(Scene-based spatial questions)
────────
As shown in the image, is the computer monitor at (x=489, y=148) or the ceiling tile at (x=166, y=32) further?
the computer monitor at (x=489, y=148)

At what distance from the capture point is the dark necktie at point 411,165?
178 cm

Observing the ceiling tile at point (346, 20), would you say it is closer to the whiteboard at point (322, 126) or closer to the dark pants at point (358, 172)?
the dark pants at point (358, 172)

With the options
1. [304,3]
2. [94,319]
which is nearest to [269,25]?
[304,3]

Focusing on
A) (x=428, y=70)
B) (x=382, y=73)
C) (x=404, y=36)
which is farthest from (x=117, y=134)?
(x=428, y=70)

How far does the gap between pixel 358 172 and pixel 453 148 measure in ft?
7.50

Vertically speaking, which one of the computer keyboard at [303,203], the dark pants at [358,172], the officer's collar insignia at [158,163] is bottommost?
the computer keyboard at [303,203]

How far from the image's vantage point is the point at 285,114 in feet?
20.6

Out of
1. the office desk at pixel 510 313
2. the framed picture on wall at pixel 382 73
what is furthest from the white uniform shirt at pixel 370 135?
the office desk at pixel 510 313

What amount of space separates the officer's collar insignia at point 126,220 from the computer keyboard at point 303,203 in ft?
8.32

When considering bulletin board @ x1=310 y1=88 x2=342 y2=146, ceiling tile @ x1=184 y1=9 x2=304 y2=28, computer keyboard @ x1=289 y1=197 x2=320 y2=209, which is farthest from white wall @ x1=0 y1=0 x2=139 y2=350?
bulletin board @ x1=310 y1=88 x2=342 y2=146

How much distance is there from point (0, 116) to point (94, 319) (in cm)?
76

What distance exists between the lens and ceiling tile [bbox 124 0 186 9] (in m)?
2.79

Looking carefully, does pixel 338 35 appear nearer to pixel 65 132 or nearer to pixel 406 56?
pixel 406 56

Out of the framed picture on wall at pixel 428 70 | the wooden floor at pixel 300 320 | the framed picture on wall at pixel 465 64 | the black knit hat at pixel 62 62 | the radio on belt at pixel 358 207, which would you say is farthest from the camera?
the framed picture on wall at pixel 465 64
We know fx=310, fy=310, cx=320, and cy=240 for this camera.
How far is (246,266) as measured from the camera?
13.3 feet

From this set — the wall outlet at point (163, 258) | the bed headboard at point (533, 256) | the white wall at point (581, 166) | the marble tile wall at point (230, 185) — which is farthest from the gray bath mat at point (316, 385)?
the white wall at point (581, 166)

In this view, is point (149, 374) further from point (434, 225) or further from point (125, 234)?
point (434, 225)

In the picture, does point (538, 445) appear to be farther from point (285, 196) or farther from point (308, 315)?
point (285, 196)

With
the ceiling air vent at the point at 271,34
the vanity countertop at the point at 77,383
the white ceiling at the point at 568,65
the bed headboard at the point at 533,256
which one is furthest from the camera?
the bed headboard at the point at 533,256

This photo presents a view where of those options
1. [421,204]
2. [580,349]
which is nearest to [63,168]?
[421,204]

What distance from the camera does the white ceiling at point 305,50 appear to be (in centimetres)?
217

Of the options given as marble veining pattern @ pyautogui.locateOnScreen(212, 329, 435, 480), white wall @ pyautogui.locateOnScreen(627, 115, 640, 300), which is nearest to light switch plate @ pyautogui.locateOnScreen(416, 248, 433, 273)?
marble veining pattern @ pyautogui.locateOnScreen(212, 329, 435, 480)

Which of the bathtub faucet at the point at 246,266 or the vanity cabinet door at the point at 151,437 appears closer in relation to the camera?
────────
Written instruction:
Reproduce the lines word for word, starting at the one holding "This photo presents" and ending at the final line of the material above.

Response to this task:
This photo presents a view where of those options
1. [421,204]
2. [580,349]
which is nearest to [63,168]?
[421,204]

What distance from the camera does the white ceiling at point 305,50 appear to be (in centimetres)?
217

Of the options given as marble veining pattern @ pyautogui.locateOnScreen(212, 329, 435, 480), white wall @ pyautogui.locateOnScreen(627, 115, 640, 300), which is nearest to light switch plate @ pyautogui.locateOnScreen(416, 248, 433, 273)?
marble veining pattern @ pyautogui.locateOnScreen(212, 329, 435, 480)

Which of the bathtub faucet at the point at 246,266 or the vanity cabinet door at the point at 151,437 appears closer in relation to the camera?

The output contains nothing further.